### Sunulan Metin
Bu noktadan hareketle söyleyebiliriz ki, NATO’nun ABD nam ve hesabına sürdürdüğü yayılmacı/saldırgan politikasını görmeyen, gizleyen veya yadsıyan tüm “görüşler”, özünde ABD’nin borazanlığı, hatta hain piyonluktan öte anlam ifade etmez.

ABD’NİN KUŞATMA HAREKATI!

Küreselcilik dünya halklarına şekere batırılıp sunulurken, ABD, karşısında “blok düşman” grubunun da kalmayışı ile birlikte, yerel unsurlara dayanan askeri operasyonlara ağırlık verdi.

Dünyanın diğer bölgelerinde olduğu gibi, Avrupa’da da “genişleme” esas olarak yerel güçleri çatışmaya sokmak üzere planlanıyor.

Ukrayna özelinde, ABD’nin neden sıcak çatışmaya taraf olacak bir hamle yapmadığını bu şekilde açıklayabiliriz.

ABD’nin ölecek her askeri, savaşı ülke içine taşıyarak iç siyasetin parçası haline dönüştürecektir.

Böylesi bir durumda, Vietnam örneğinde yaşandığı gibi, ülke içinde güçlü bir direniş oluşması ve ABD egemenlerinin doğrudan kendi içinden vurulması olasılığı önem kazanacaktır.

Dolayısıyla, ABD’nin kendi askerlerini sıcak çatışmaya sokmamak için “sonuna kadar” direneceğini öngörmek, yanlış olmaz.

ABD Mİ KAZANACAK, RUSYA MI?

Baltık ülkeleri, Polonya ve Ukrayna’nın NATO konseptine alınması, Rusya’nın teslim alınması açısından stratejik önemdedir. NATO yayılmacılığının hedefi de, açık olarak Rusya’dır.

Bu çerçevede, Rusya’nın karşısındaki asıl gücün ABD olduğunu görmeyen, saklayan veya yadsıyan tüm görüşlerin özünde ABD’nin yayılmacılığına hizmet ettiğini tespit etmek zorundayız.

Öte yandan, ABD ve NATO hedeflerini analiz ettiğimizde, Rusya’nın Ukrayna üzerinden erken müdahale ile, bu planları boşa çıkarmaya çalıştığını söyleyebiliriz.

Rusya’nın başarılı olup olamayacağını bugünden söylemek mümkün değildir.

Rusya, askeri alanda başarılı olsa dahi, çevre ülkelerde tarihsel dayanakları olan ve bugün de canlı olarak yaşayan ve kışkırtılan “Rus düşmanlığı”nın kendisine karşı yarattığı negatif enerjiyi pozitife çevirecek kapsamlı projeler geliştirmek zorundadır.

Aksi halde, Rusya “sahada” kazansa dahi, süreç içerisinde kaybeden taraf olacağını söylemek kehanet olmaz.

TÜRKİYE NE YAPACAK?

Rusya ile Ukrayna arasındaki gerilim sıcak çatışma ortamına sürüklenirken Türkiye, Erdoğan’ın daha AK Parti 7. Olağan Kongresi’nde açıkladığı “denge politikası” ile uyumlu açıklamalar yaptı.

### Derlenen Malzeme
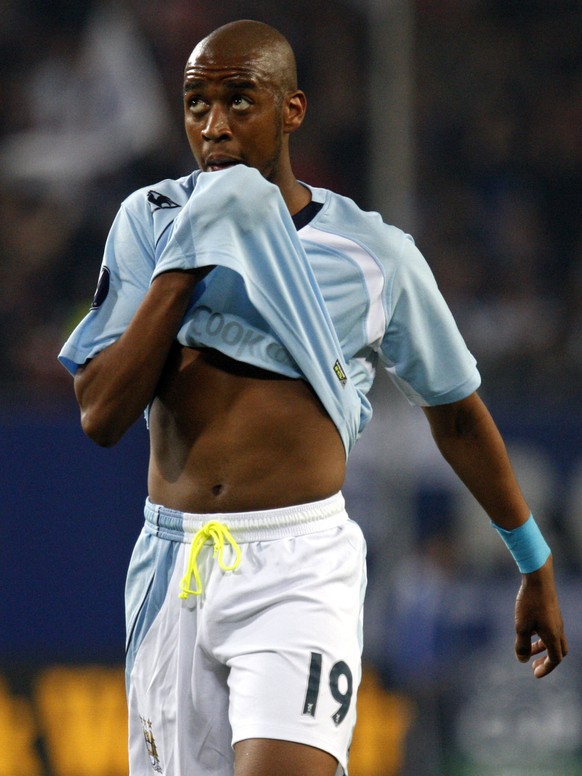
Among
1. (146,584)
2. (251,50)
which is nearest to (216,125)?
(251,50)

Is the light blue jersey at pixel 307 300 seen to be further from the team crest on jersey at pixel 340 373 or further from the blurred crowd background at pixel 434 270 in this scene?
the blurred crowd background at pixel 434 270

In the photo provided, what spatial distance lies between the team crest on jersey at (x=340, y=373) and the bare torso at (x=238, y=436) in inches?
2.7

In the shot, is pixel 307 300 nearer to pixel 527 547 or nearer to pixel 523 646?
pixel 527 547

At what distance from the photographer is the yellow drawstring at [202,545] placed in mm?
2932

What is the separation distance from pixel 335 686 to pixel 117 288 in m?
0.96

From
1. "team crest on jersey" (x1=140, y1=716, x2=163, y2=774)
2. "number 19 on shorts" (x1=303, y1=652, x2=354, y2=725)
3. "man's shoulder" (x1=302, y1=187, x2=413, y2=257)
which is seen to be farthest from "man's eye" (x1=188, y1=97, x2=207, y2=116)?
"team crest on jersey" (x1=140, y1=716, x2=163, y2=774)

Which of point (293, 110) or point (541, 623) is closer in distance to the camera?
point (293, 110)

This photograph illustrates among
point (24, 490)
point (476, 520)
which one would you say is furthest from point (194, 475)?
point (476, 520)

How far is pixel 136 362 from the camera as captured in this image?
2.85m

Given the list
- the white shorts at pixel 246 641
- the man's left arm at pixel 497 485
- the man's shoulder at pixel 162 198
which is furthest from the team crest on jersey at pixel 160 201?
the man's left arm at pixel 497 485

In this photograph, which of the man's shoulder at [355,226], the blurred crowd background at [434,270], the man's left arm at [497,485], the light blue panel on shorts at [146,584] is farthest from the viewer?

---

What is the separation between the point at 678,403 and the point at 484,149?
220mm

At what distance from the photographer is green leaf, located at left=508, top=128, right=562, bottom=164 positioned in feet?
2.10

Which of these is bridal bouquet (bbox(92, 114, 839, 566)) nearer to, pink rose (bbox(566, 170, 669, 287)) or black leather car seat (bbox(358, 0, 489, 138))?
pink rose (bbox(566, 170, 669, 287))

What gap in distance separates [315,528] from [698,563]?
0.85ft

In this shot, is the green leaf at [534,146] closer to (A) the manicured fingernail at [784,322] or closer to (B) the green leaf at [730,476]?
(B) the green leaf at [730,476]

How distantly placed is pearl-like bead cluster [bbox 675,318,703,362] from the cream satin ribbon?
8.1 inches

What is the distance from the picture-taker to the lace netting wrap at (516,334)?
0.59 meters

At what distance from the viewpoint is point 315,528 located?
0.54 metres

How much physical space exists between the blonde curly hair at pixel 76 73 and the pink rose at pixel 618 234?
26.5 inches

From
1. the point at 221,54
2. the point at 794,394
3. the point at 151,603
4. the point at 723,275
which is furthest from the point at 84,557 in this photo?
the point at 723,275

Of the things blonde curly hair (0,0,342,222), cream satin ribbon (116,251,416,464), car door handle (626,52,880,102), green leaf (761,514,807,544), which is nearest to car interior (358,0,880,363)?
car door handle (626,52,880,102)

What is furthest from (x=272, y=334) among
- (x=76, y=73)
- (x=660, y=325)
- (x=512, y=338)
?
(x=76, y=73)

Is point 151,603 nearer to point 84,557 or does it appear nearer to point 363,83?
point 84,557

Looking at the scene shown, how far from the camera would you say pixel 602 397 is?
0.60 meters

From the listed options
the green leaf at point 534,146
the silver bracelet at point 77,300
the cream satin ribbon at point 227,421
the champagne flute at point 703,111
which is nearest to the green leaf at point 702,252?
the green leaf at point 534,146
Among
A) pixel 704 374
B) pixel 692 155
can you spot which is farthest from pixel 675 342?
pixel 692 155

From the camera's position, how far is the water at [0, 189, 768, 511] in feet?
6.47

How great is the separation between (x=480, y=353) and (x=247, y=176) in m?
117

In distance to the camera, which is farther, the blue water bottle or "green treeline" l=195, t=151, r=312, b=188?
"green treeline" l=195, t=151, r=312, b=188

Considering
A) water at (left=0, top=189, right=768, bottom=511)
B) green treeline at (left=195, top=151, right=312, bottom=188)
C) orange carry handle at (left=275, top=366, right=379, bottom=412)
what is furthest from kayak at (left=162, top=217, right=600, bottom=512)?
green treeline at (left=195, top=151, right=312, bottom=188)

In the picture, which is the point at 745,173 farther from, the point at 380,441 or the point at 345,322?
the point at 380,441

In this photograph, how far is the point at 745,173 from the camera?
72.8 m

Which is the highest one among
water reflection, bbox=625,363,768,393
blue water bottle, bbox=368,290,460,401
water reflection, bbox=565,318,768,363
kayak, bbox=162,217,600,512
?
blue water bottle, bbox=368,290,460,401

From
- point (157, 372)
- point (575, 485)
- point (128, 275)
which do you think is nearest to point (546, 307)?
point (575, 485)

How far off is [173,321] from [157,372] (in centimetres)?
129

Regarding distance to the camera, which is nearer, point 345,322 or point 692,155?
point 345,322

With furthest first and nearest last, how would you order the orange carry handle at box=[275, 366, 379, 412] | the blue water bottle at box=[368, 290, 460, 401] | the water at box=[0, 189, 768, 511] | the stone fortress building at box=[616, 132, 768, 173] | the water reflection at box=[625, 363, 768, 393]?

### Verilen Görev
NATO yayılmacılığı ve Rusya ile Ukrayna arasındaki gerilim üzerine olan yazıyı son cümlesinden sonra sürdürün.

### Yazılı Yanıt
Türkiye, daha önceki yazılarımda da belirttiğim üzere, “savaşan başkaları olsun, kazanan biz olalım” anlayışı içerisinde, çatışmanın her iki tarafı ile de ilişkilerini bozmadan sürdürmeye odaklanmış durumda.

Prensipte, Rusya ve Ukrayna arasındaki kriz özelinde, “denge”yi korumaya odaklanmak doğru bir siyasettir.

Türkiye, her iki ülke ile ve bu ülkelerin uluslararası bağlantıları ile sahip olduğu ilişkileri, herhangi biri aleyhine koparacak bir konumda değildir.

Ancak, elbette ki, savaşın tarafları da, Türkiye’yi yanlarına çekmeye çalışacaklardır.

Rusya tarafından yapılan açıklamaları izlediğimizde, Türkiye’nin dengeci yaklaşımını kabullenmiş bir görüntü almak mümkün.

Öte yandan, bu dengeci tutumun ABD’ye “yetmediği” de çok açık.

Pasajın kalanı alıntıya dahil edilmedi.